**WRITTEN PROBLEM:**
Rewrite all of the rows below, changing every "turquoise water" to "shallow water" and leaving everything else as it is.

**SUPPLIED INFORMATION:**
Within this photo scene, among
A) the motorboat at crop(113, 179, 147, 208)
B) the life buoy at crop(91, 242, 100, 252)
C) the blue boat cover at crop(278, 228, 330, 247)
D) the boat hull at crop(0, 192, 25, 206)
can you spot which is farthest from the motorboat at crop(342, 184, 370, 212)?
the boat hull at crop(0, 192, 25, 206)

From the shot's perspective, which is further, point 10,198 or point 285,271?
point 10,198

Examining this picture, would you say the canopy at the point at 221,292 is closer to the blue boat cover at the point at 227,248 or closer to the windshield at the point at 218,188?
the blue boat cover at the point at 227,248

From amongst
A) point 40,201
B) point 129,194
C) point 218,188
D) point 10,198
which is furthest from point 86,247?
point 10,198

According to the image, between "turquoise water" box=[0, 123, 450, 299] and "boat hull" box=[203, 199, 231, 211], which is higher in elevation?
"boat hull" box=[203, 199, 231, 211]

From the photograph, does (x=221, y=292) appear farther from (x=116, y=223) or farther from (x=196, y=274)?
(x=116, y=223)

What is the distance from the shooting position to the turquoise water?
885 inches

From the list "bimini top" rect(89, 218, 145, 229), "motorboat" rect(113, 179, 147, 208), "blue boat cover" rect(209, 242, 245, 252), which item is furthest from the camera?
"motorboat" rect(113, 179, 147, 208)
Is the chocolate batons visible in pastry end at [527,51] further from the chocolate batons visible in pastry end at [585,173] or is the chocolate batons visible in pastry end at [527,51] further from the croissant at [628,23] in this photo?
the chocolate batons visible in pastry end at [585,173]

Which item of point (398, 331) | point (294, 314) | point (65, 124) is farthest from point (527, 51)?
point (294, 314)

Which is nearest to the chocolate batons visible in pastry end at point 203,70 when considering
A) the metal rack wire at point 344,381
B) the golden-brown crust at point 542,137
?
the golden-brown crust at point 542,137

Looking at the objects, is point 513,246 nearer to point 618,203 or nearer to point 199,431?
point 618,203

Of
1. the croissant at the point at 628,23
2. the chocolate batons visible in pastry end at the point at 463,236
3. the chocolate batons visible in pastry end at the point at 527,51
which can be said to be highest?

**IN RESPONSE:**
Within this photo scene, among
A) the motorboat at crop(113, 179, 147, 208)
B) the life buoy at crop(91, 242, 100, 252)
C) the blue boat cover at crop(278, 228, 330, 247)
D) the boat hull at crop(0, 192, 25, 206)
can you spot which is farthest from the motorboat at crop(342, 184, 370, 212)?
the boat hull at crop(0, 192, 25, 206)

From the shot's perspective, which is further, point 10,198 or point 285,271?
point 10,198

Examining this picture, would you say the canopy at the point at 221,292 is closer to the blue boat cover at the point at 227,248 or closer to the windshield at the point at 218,188?
the blue boat cover at the point at 227,248

From amongst
A) point 40,201
B) point 129,194
C) point 218,188
D) point 10,198
which is furthest from point 86,247?
point 10,198

According to the image, between "shallow water" box=[0, 123, 450, 299] and "boat hull" box=[203, 199, 231, 211], which is higher in elevation?
"boat hull" box=[203, 199, 231, 211]

From the photograph, does (x=221, y=292) appear farther from (x=116, y=223) or farther from (x=196, y=274)?
(x=116, y=223)

What is the distance from the shooting position to the shallow water?
885 inches

From the list "bimini top" rect(89, 218, 145, 229), "motorboat" rect(113, 179, 147, 208), "blue boat cover" rect(209, 242, 245, 252), which item is furthest from the camera?
"motorboat" rect(113, 179, 147, 208)
Is the chocolate batons visible in pastry end at [527,51] further from the chocolate batons visible in pastry end at [585,173] or is the chocolate batons visible in pastry end at [527,51] further from the croissant at [628,23] in this photo?
the chocolate batons visible in pastry end at [585,173]

Which item of point (398, 331) | point (294, 314) | point (65, 124) is farthest from point (527, 51)?
point (294, 314)

Which is nearest to the chocolate batons visible in pastry end at point 203,70 when considering
A) the metal rack wire at point 344,381
B) the golden-brown crust at point 542,137
?
the golden-brown crust at point 542,137

Looking at the objects, is point 513,246 nearer to point 618,203 or nearer to point 199,431?
point 618,203

Of
1. the croissant at the point at 628,23
2. the chocolate batons visible in pastry end at the point at 463,236
3. the chocolate batons visible in pastry end at the point at 527,51
which can be said to be highest?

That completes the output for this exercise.